The number of needless deaths amongst the state’s poor and vulnerable population is increasing and it is not because some of them are ignorant of the need for adequate medical care, but it is due in part to the fact that “the spirit is willing but the flesh is weak”, meaning the financial resources is lacking to get drugs and health care and when death comes, they ignorantly accept it as the will of God.
The earlier the health insurance policy is domesticated the better.
In the recent past, the state government has strengthened other organs of the Ministry of Health by constituting the State of Osun Hospital Management Board, creating the State of Osun Primary Health Care Development Board and with the recent move by the state government to bring UHC nearer home. The creation of the Osun State Health Insurance Scheme (OSHIS) and its mother agency became inevitable with the appointment of a competent hand as the Executive Secretary in the person of Dr. Niyi Oginni who has been saddled with the responsibility of running the affairs of the new agency.
With the track records of the new Executive Secretary, one would hope and pray that the crises befalling the NHIS would not be the case of OSHIS.
The government of the day has not hidden its desire to send a Bill to domesticate the health insurance scheme in the state.
Already, the agency to supervise the scheme had been created and staffed, hence, what is next is the Bill which would be sent from the Executive to the legislature.
Last week, a consultative forum was held in Osogbo where experts from the NHIS, state Ministries of Health, Finance, Justice and other partner agencies brainstormed for two-days before arriving at a draft Bill which had been forwarded to the State Executive Council for approval.
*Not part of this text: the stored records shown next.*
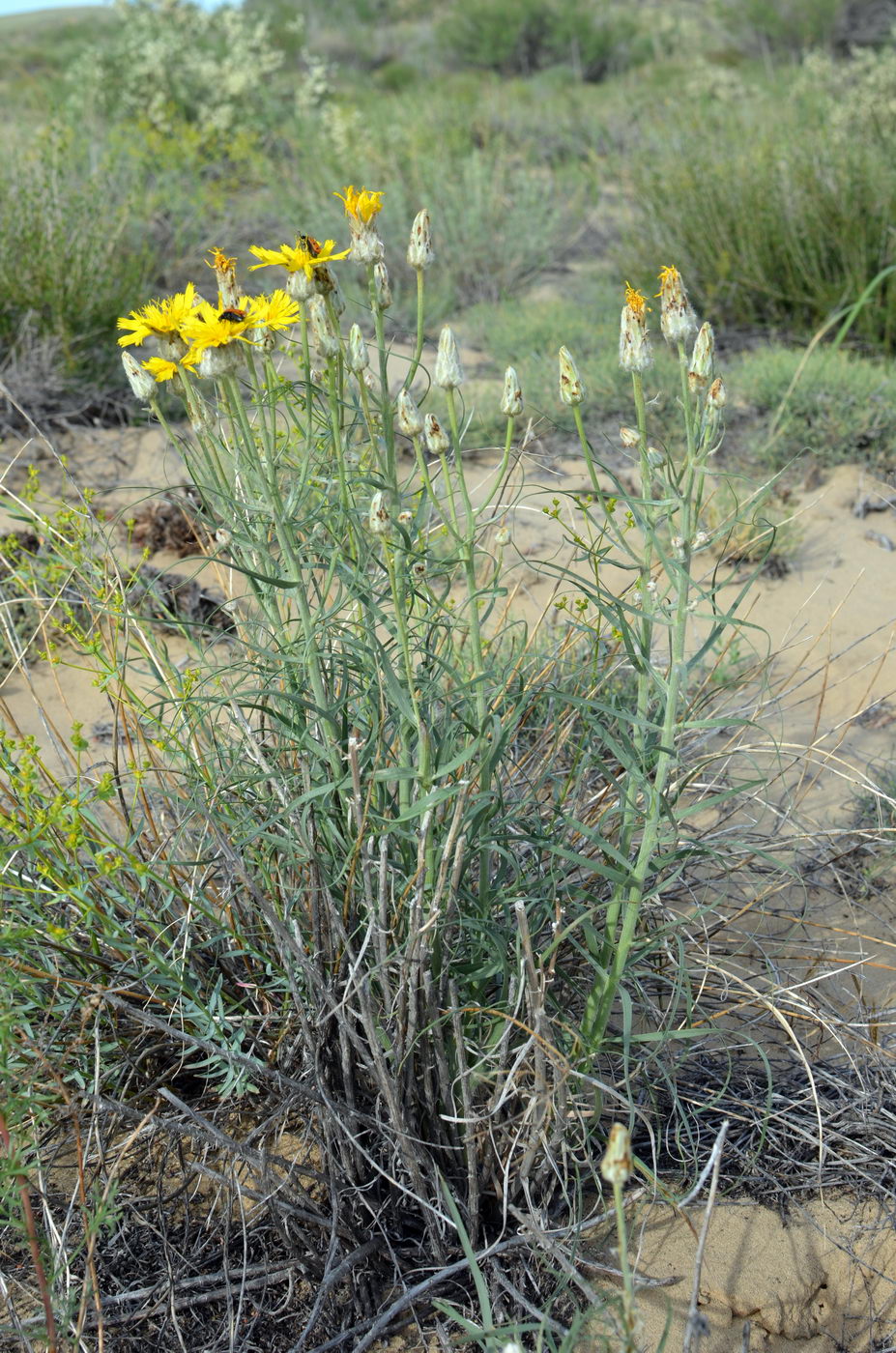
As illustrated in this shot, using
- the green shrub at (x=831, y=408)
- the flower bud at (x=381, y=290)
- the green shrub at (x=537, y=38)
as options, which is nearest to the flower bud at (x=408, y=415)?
the flower bud at (x=381, y=290)

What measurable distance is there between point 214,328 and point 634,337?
1.63 ft

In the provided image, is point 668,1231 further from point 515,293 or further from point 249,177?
point 249,177

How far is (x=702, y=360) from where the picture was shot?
1193mm

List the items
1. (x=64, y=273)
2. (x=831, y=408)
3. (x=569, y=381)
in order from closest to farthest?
(x=569, y=381) → (x=831, y=408) → (x=64, y=273)

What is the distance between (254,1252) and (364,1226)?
0.57ft

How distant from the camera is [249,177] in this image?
6.94 m

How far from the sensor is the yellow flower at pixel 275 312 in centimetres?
137

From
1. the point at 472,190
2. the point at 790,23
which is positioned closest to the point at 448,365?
the point at 472,190

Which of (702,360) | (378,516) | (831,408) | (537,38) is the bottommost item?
(831,408)

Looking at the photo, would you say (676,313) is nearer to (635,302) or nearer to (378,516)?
(635,302)

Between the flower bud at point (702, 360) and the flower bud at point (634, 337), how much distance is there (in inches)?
2.4

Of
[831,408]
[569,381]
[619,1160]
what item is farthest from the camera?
[831,408]

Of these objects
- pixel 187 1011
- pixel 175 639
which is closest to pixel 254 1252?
pixel 187 1011

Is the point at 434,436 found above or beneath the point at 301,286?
beneath
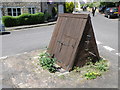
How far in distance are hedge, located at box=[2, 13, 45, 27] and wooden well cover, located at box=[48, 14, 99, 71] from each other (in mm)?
11872

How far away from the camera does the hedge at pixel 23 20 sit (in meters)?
16.2

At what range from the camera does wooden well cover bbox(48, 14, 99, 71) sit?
506cm

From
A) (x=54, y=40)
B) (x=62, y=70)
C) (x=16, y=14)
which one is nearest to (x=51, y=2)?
(x=16, y=14)

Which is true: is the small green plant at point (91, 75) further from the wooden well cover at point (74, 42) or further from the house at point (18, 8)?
the house at point (18, 8)

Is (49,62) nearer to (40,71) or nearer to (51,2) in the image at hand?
(40,71)

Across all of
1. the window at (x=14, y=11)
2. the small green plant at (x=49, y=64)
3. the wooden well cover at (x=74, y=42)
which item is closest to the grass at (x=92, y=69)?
the wooden well cover at (x=74, y=42)

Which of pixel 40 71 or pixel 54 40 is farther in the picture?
pixel 54 40

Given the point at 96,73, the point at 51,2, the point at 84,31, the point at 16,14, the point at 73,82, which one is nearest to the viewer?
the point at 73,82

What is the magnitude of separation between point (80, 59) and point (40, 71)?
4.90 feet

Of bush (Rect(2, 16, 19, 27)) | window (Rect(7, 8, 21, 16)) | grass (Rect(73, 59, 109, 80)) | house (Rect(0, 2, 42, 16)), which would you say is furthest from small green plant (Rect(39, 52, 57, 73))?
window (Rect(7, 8, 21, 16))

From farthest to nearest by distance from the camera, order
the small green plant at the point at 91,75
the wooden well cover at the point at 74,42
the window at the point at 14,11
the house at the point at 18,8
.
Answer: the window at the point at 14,11, the house at the point at 18,8, the wooden well cover at the point at 74,42, the small green plant at the point at 91,75

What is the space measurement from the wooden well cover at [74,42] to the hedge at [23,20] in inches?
467

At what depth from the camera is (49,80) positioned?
455 cm

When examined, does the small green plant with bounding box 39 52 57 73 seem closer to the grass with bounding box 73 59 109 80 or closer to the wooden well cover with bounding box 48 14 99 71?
the wooden well cover with bounding box 48 14 99 71
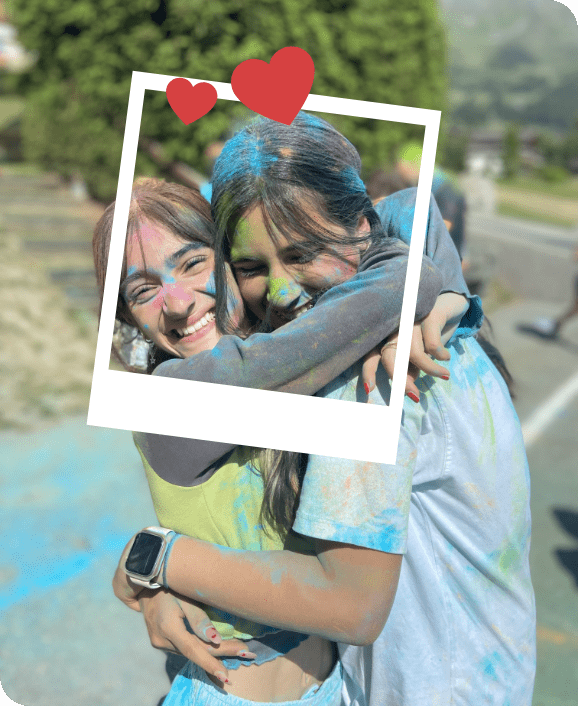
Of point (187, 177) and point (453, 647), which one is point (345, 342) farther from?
point (187, 177)

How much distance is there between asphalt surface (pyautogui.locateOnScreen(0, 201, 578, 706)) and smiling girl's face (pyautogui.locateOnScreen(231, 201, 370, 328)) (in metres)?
2.34

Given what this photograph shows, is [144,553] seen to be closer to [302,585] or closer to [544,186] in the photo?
[302,585]

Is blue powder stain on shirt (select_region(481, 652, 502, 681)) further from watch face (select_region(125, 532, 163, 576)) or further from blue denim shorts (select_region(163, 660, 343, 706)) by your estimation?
watch face (select_region(125, 532, 163, 576))

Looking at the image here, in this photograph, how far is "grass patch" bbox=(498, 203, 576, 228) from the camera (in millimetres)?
23094

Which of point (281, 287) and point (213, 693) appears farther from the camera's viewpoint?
point (213, 693)

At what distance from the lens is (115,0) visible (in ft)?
20.7

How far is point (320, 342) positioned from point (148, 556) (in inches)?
20.2

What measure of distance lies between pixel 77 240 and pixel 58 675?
22.1 feet

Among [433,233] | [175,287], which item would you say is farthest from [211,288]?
[433,233]

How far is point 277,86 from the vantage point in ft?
3.43

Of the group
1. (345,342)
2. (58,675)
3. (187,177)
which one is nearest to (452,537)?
(345,342)

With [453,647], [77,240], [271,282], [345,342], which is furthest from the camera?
[77,240]

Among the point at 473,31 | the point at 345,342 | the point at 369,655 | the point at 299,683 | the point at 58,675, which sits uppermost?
the point at 473,31

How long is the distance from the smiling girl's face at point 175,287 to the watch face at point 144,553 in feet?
1.11
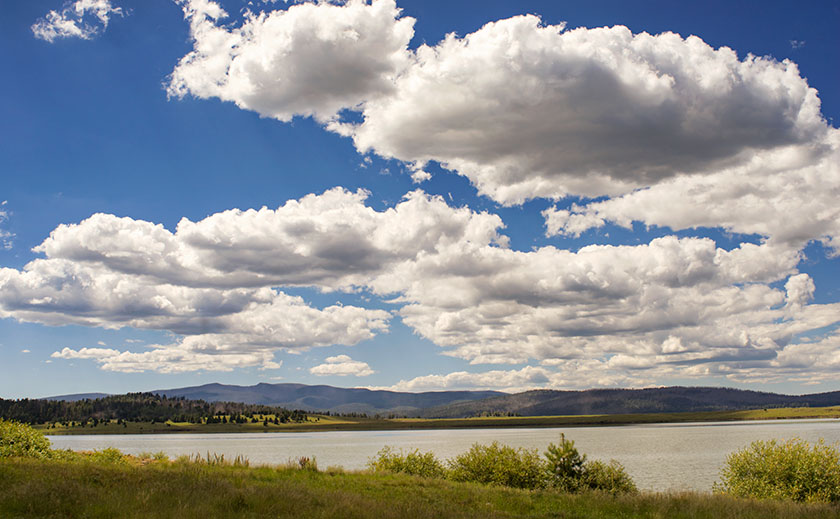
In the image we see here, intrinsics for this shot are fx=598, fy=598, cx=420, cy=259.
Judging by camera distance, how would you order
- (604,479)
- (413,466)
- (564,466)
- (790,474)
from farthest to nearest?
(413,466) < (790,474) < (564,466) < (604,479)

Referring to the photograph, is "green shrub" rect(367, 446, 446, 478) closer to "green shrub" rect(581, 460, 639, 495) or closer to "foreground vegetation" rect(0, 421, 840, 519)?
"foreground vegetation" rect(0, 421, 840, 519)

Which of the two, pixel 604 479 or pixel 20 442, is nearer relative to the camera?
pixel 20 442

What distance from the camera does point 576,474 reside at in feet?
135

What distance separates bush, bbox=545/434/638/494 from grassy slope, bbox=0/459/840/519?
6784 mm

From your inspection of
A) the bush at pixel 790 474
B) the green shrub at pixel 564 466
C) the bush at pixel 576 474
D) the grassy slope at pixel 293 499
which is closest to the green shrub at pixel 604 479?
the bush at pixel 576 474

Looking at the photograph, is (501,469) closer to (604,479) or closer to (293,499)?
(604,479)

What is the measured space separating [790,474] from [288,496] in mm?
35862

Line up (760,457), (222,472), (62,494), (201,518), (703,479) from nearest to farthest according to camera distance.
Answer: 1. (201,518)
2. (62,494)
3. (222,472)
4. (760,457)
5. (703,479)

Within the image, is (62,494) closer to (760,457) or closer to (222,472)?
(222,472)

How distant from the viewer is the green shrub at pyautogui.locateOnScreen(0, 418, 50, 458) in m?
37.2

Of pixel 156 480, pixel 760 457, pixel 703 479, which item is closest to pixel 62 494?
pixel 156 480

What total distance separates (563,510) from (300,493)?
12.7 metres

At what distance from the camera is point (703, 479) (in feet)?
239

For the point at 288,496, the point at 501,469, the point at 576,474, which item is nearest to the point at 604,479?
the point at 576,474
As the Executive Bill is yet to be sent to the Osun State House of Assembly, a media enlightenment session was held recently where journalists were educated and sensitised on the advantages and the need to embrace the health insurance scheme whether at the national level or when the state starts its implementation.
Dr Ogini while speaking at an awareness programme stressed that public health services should be considered part of the social safety net which is the responsibility of government to provide for all people.
“Governor Rauf Aregbesola wants free health care services for his people but at the same time he realises that it cannot be totally free, he knows that it cannot be hundred per cent possible, hence the creation of the Osun Health Insurance Scheme becoming a necessity.
“It is the desire of the Governor to deliver quality health services to the people of the state on a basis of equity, I want to assure the people of the state that through the O’HIS, the death of children under five will be greatly reduced in Osun.
“The scheme would be operated on equity where those who do not have money can have access to quality health services and we want it to succeed so that Osun will be an example to emulate”, Ogini stressed.
Another question which will be left to answer will be whether the scheme should be made optional or compulsory.
The writers opinion on this is that it should be made compulsory because it is a part of the core component of this administration’s policy thrust.